You can also include reasons against this coal mine which are not on this list, but important to you. Remember it would produce coal for steel making, rather than for coal power stations. Please remember to include a full name and address.

Particularly important Ministers to contact are: Alok Sharma, Reading West; Simon Clarke, Middlesborough South and East Cleveland; Kwasi Kwarteng, Spelthorne; Greg Hands, Chelsea and Fulham; Paul Scully, Sutton & Cheam; Marcus Jones, Nuneaton; Lia Nici, Great Grimsby; Steve Double, St Austell and Newquay; and Alan Mak, Havant, Hampshire. However, only the MP for the area that you live will correspond with you on this issue.

If they haven't already you could ask your MP to sign the Early Day Motion titled, “Planned coalmine in Whitehaven, Cumbria”. 51 MPs have signed so far.  Is yours one of them? Normally only opposition party MPs sign EDMs.

 

Coal extraction - call for evidence

Consultation question: Considering the information presented in this call for evidence paper, and your own knowledge and experience, what are your views on the extraction of coal in Scotland?

Our response: The Welsh Government's most recent policy statement on coal should provide a starting point for the Scottish Government to build upon (https://gov.wales/coal-policy-statement-html) in developing its own policy, as there are clear and relevant parallels between both Governments.

Both Wales and Scotland has a long legacy of suffering the localised impacts of environmental blight and hazardous conditions of coal mining, with nearby communities rarely seeing a significant share of the economic benefits. Wales is still littered with unrestored or poorly restored coal mines. It was reported that only this year are the final abandoned coal mines in Scotland being restored - again, often to revised, lower standards that what was promised nearby communities due to insufficient restoration bonds.

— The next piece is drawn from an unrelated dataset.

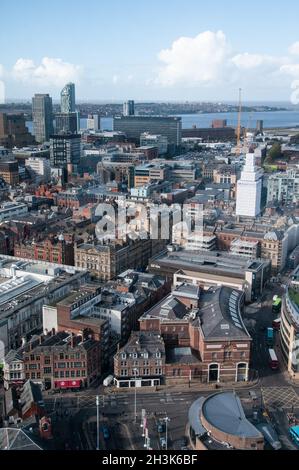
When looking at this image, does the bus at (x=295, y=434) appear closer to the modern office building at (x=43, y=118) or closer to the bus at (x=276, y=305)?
the bus at (x=276, y=305)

Now more is known about climate change, both Wales and Scotland have led the way in developing progressive policies and practice to realise their ambitious targets. This cannot include viably include coal, which is worse in CO2 emissions than natural gas and oil in its conversion factor to energy. The EIA Pathways to Net-Zero report make this very clear, underscoring that no new coal mining for any purpose can be part of a pathway to Net-Zero by 2050.

A critical part of that report is no new coal mining for any purpose. The report goes further to explicitly include coking coal for steel in this prohibition. Port Talbot Steelworks in South Wales and British Steel in England are the 2nd and 3rd largest single-site sources of CO2 in the UK - because they burn coal. Any policy that differentiates between the extraction of coal for energy production and coal for steel production, ignores this growing threat to meeting climate targets across the world. It would also ignore the rapidly escalating developments around the world in decarbonising the steel industry. Green steel is on its way, with the first delivery of commercial quantities made from Sweden in 2021. Unfortunately, once investors have opened a coal mine, they will seek return on that investment and find alternative markets for the coal, or laggard steelworks that still rely on coal in the future. So permitting new coal mining for steel will prop up the biggest polluters and discourage transition to new technology and practices.

There is no viable future for any of us that relies on coal to get us there. Scotland should be using its just transition fund to skill its inhabitants in the industries of the future, not ploughing people into the industries that destroy that future.